**RECORDS**
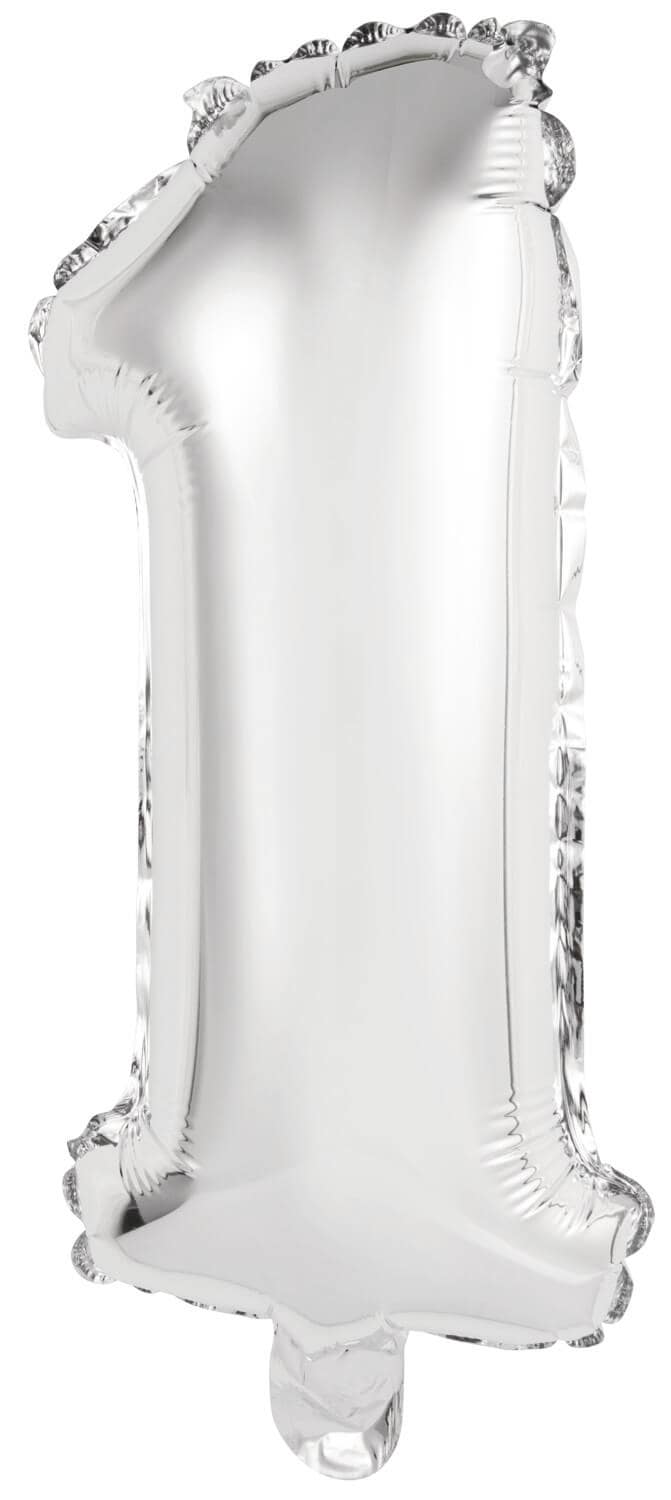 Μπαλόνι Φοιλ Μίνι Νούμερο 1 Ασημί / 35 εκ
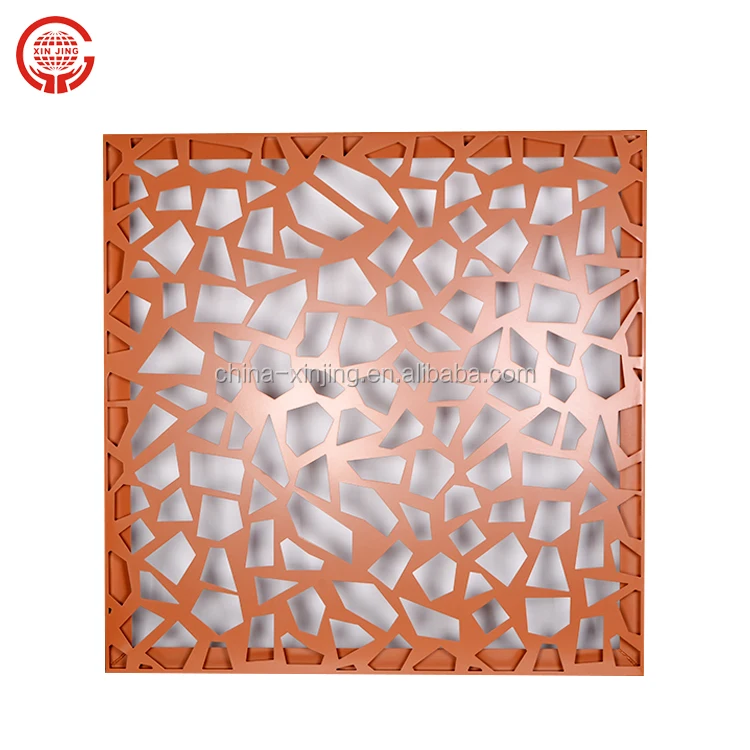 Special CNC cutting craftwork Fragment aluminum screen/decorative metal screen panels/curtain walls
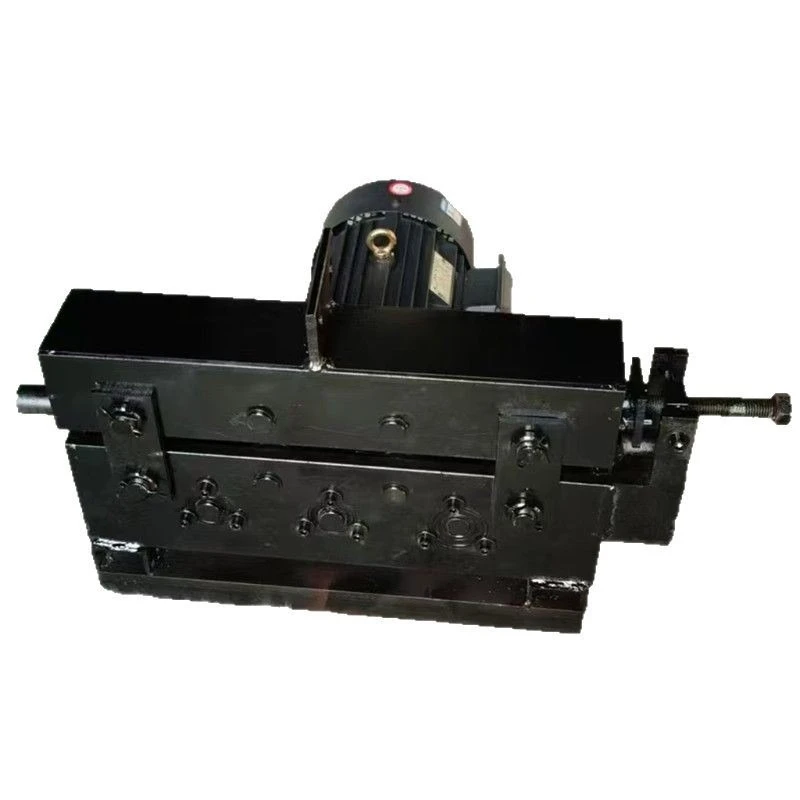 

Rebar shuttle 3KW equipment for piercing steel bars Automatic steel bar threading machine can move forward and backward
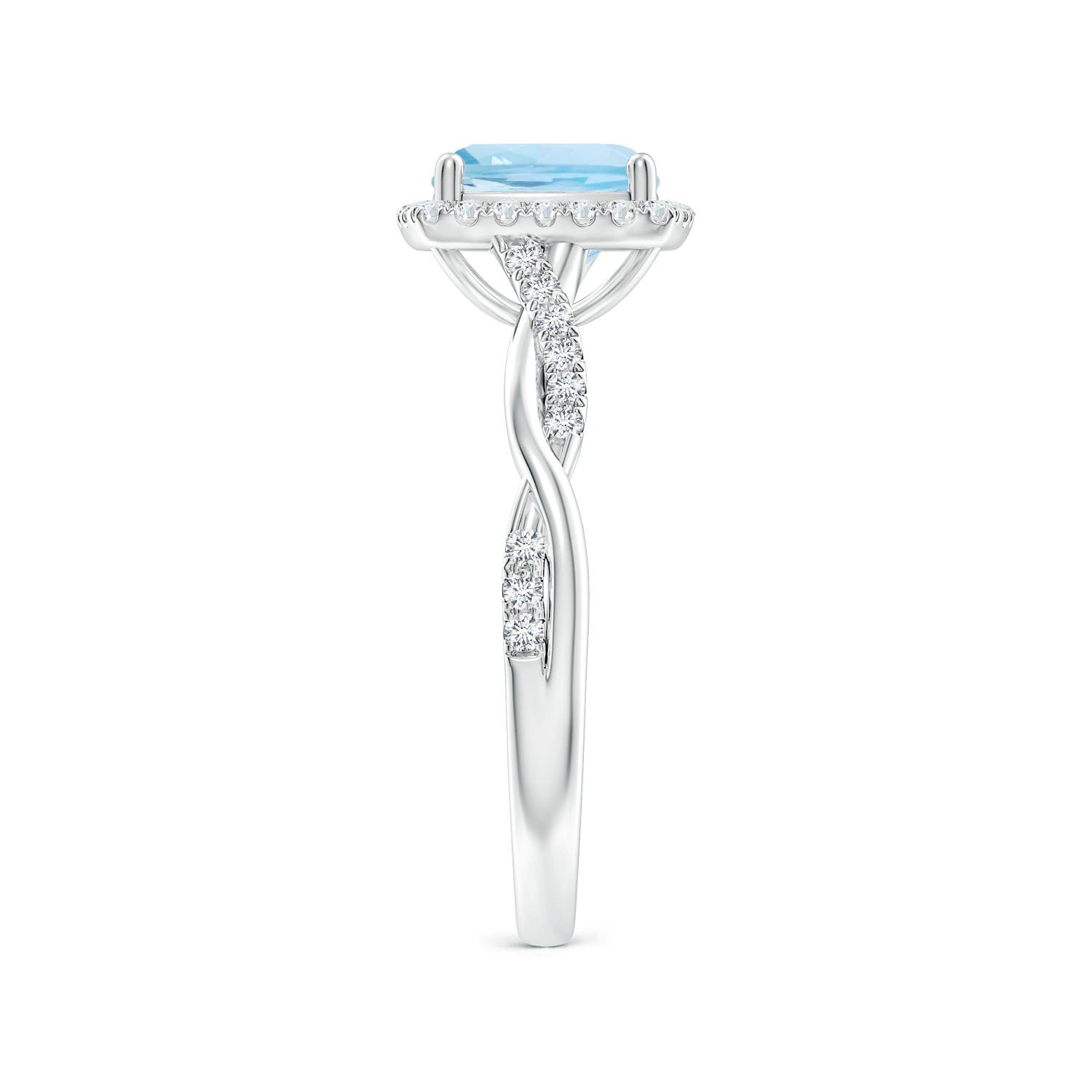 AAA - Aquamarine / 1.64 CT / 14 KT White Gold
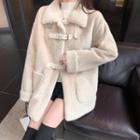 Buckled Shearling Coat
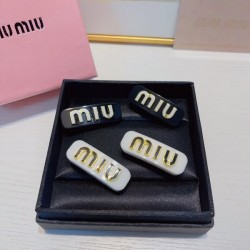 This season's new sale hair ornament 2023SS MIU MIU Miu Miu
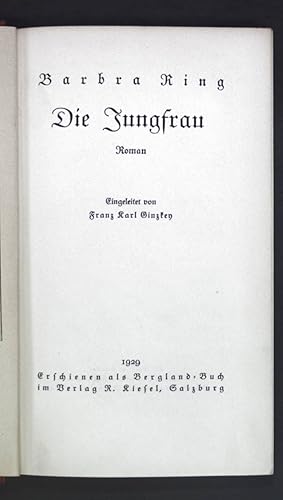 Image du vendeur pour Die Jungfrau - Roman mis en vente par books4less (Versandantiquariat Petra Gros GmbH & Co. KG)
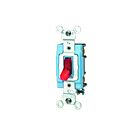 Leviton 1203-plr Red Toggle Switch
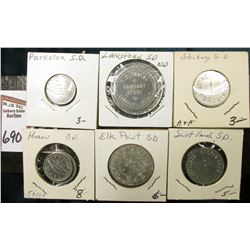 (8) Different Good For Tokens including: "Parkston, S.D.", "Lansford, S.D.", "Stickey, S.D.", "Huron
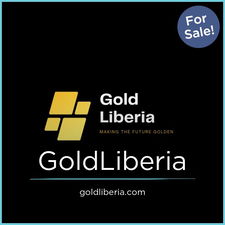 GoldLiberia.com - Creative brandable domain for sale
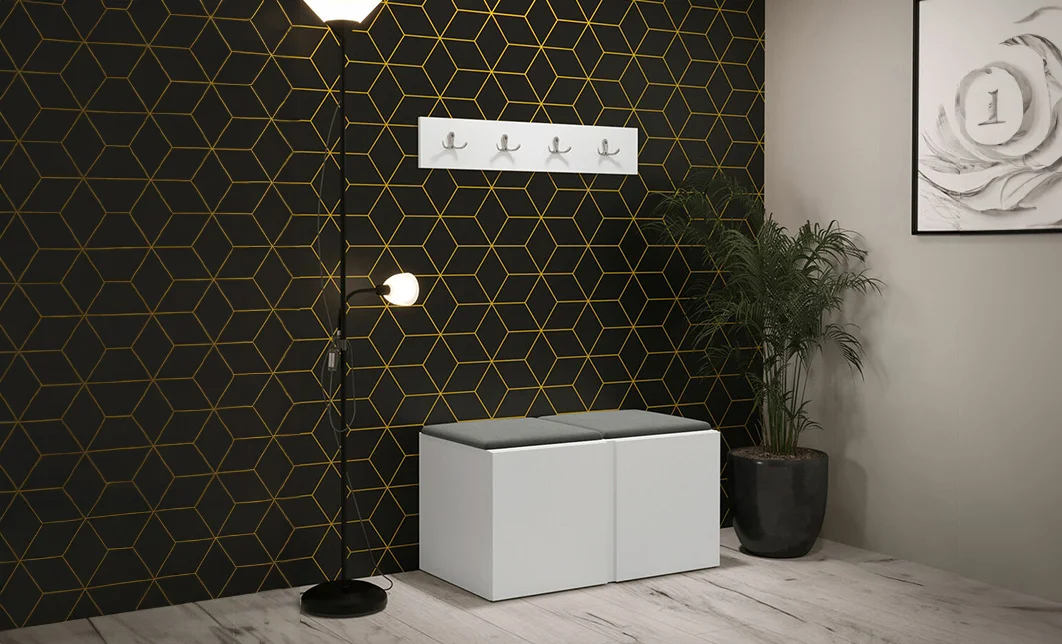 Cuier Hol Luca 15, Alb/Gri - Manila 16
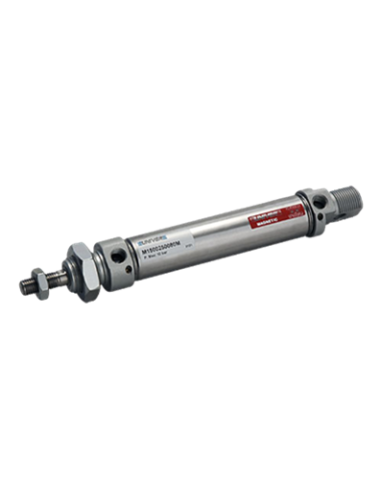 Microcilindros neumáticos ISO 6432 Doble efecto Ø 20 - Ø 25 mm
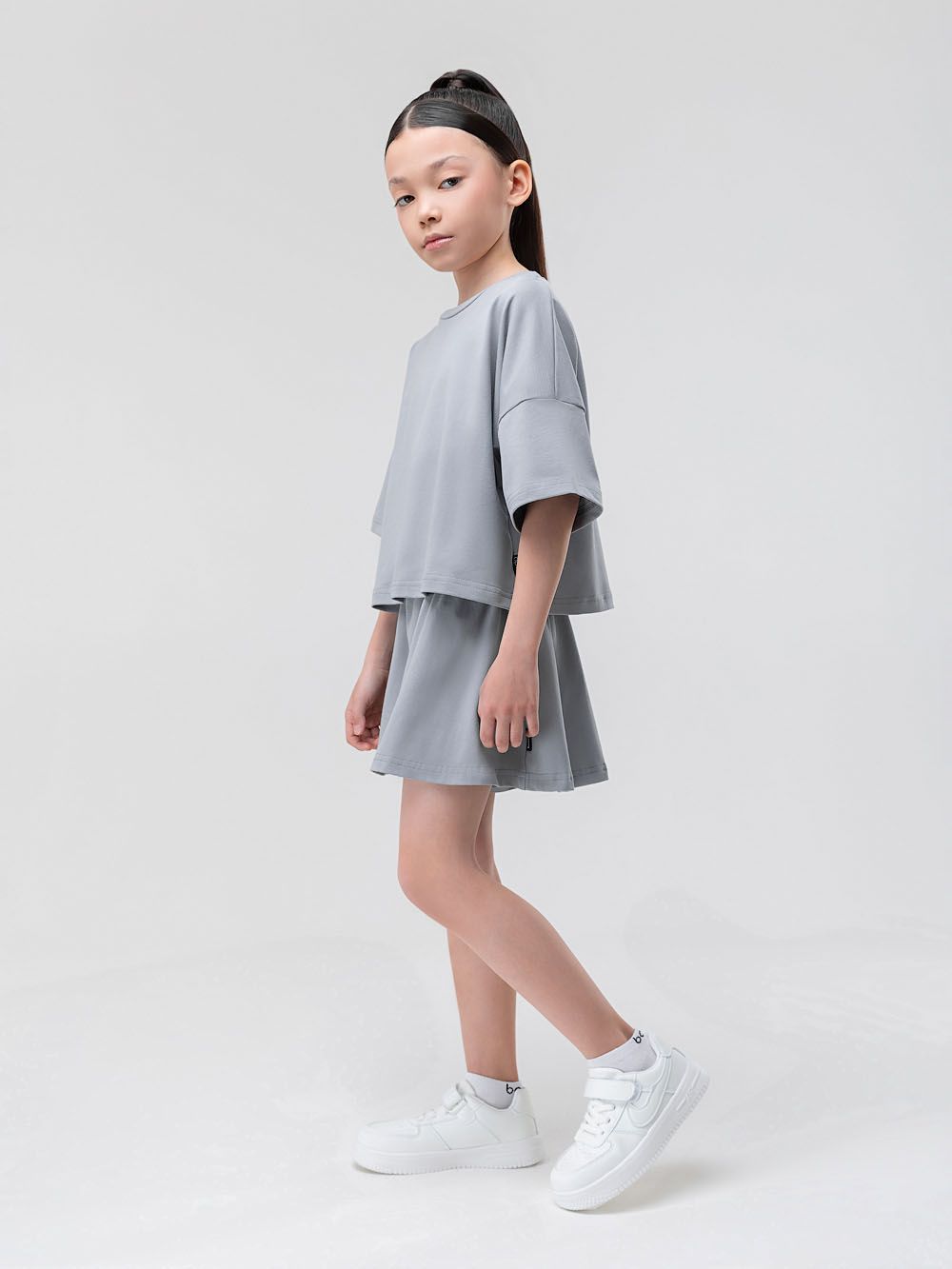 Костюм с юбкой - шортами - фото 5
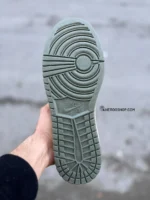 کتونی نایک ترویس اسکات / آبی سفید نایک مشکی / کد 130 - تصویر 6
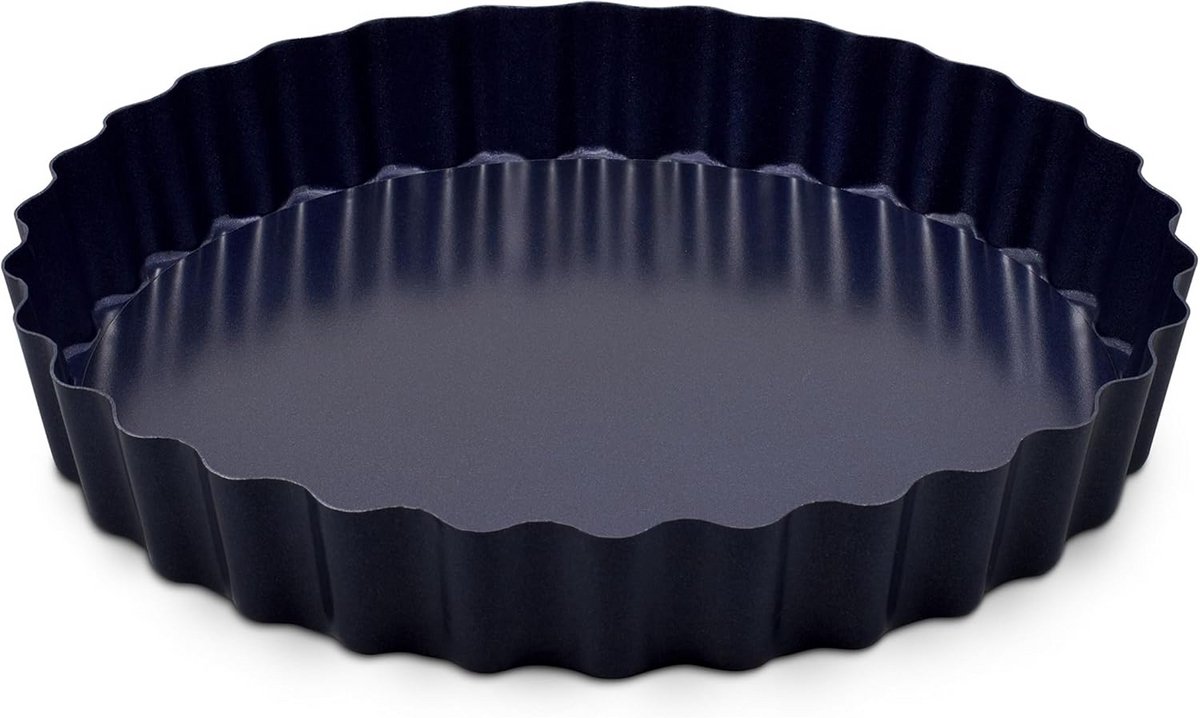 Taartvorm met Losse Bodem en Antiaanbaklaag, 25cm, Duurzaam Koolstofstaal, Vaatwasmachinebestendig
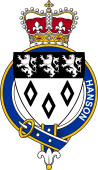 British Garter Coat of Arms for Hanson (England)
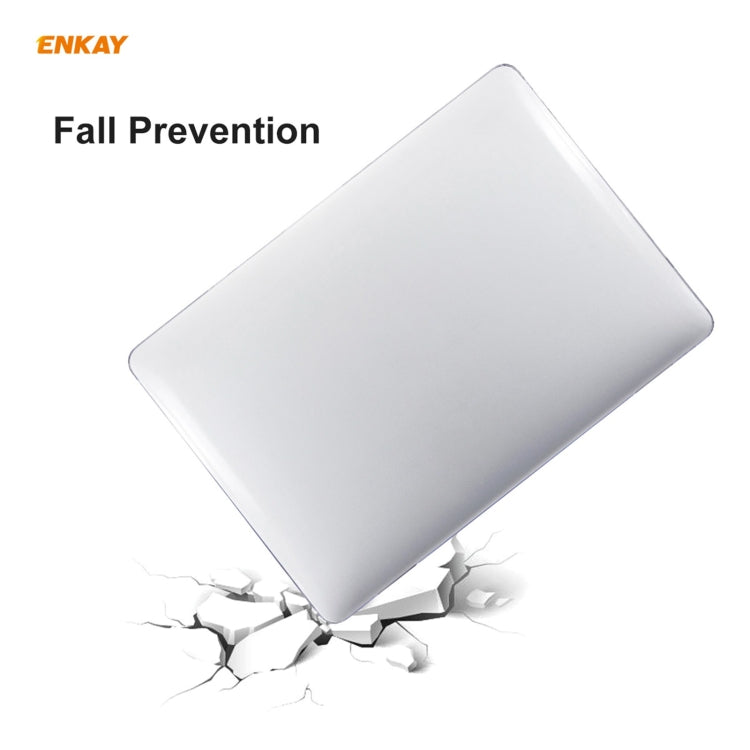 ENKAY Custodia protettiva per laptop in cristallo 3 in 1 + Pellicola per tastiera in TPU versione UE + Set di tappi antipolvere per MacBook Pro 13,3 pollici A1706 / A1989 / A2159 (con Touch Bar)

**ACTIVITY**
Your answer should consist of the lines above between those holding "Buckled Shearling Coat" and "British Garter Coat", inclusive, reproduced word for word and without pictures.

**PROBLEM SOLUTION**
 Buckled Shearling Coat
 This season's new sale hair ornament 2023SS MIU MIU Miu Miu
 Image du vendeur pour Die Jungfrau - Roman mis en vente par books4less (Versandantiquariat Petra Gros GmbH & Co. KG)
 Leviton 1203-plr Red Toggle Switch
 (8) Different Good For Tokens including: "Parkston, S.D.", "Lansford, S.D.", "Stickey, S.D.", "Huron
 GoldLiberia.com - Creative brandable domain for sale
 Cuier Hol Luca 15, Alb/Gri - Manila 16
 Microcilindros neumáticos ISO 6432 Doble efecto Ø 20 - Ø 25 mm
 Костюм с юбкой - шортами - фото 5
 کتونی نایک ترویس اسکات / آبی سفید نایک مشکی / کد 130 - تصویر 6
 Taartvorm met Losse Bodem en Antiaanbaklaag, 25cm, Duurzaam Koolstofstaal, Vaatwasmachinebestendig
 British Garter Coat of Arms for Hanson (England)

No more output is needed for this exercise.